David Bordwell's new book is at once a history of film criticism, an analysis of how critics interpret film, and a proposal for an alternative program for film studies. It is an anatomy of film criticism meant to reset the agenda for film scholarship. As such "Making Meaning" should be a landmark book, a focus for debate from which future film study will evolve.

Bordwell systematically maps different strategies for interpreting films and making meaning, illustrating his points with a vast array of examples from Western film criticism.

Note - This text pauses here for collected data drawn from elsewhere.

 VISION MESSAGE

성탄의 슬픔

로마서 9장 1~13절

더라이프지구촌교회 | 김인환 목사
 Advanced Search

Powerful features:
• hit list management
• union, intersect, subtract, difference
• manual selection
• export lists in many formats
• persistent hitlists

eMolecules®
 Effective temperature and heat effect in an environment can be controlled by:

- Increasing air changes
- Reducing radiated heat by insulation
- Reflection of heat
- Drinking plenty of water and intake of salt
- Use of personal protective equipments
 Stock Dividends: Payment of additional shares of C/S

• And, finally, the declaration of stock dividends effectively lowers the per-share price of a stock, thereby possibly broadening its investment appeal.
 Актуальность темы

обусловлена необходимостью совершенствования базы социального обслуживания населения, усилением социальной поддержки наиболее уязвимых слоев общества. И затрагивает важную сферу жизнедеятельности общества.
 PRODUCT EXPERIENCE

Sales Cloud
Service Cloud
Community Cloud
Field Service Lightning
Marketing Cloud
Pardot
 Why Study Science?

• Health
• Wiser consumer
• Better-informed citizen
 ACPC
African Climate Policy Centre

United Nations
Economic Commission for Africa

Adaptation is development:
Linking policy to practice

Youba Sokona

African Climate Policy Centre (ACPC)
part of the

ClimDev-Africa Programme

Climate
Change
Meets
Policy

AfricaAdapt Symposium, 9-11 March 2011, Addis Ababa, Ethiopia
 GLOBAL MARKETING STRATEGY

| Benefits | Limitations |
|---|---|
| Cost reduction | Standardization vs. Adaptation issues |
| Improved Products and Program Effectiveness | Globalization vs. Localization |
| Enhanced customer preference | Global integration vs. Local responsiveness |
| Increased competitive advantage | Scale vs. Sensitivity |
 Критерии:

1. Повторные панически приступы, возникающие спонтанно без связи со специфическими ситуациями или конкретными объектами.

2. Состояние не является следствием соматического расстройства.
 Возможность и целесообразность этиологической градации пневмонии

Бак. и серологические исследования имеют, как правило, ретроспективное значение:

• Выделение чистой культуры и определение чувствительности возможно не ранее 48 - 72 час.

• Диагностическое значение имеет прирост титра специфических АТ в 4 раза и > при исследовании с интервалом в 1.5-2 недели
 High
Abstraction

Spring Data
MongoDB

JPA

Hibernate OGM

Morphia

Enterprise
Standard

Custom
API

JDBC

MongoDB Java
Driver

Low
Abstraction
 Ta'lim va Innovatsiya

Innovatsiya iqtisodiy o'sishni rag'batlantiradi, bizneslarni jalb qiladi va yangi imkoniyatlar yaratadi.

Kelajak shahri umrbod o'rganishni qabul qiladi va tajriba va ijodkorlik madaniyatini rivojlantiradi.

Following an introductory chapter that sets out the terms and scope of the argument, Bordwell goes on to show how critical institutions constrain and contain the very practices they promote, and how the interpretation of texts has become a central preoccupation of the humanities. He gives lucid accounts of the development of film criticism in France, Britain, and the United States since World War II; analyzes this development through two important types of criticism, thematic-explicatory and symptomatic; and shows that both types, usually seen as antithetical, in fact have much in common. These diverse and even warring schools of criticism share conventional, rhetorical, and problem-solving techniques--a point that has broad-ranging implications for the way critics practice their art. The book concludes with a survey of the alternatives to criticism based on interpretation and, finally, with the proposal that a historical poetics of cinema offers the most fruitful framework for film analysis.

About Author
David Bordwell is Jacques Ledoux Professor of Film Studies at the University of Wisconsin, Madison.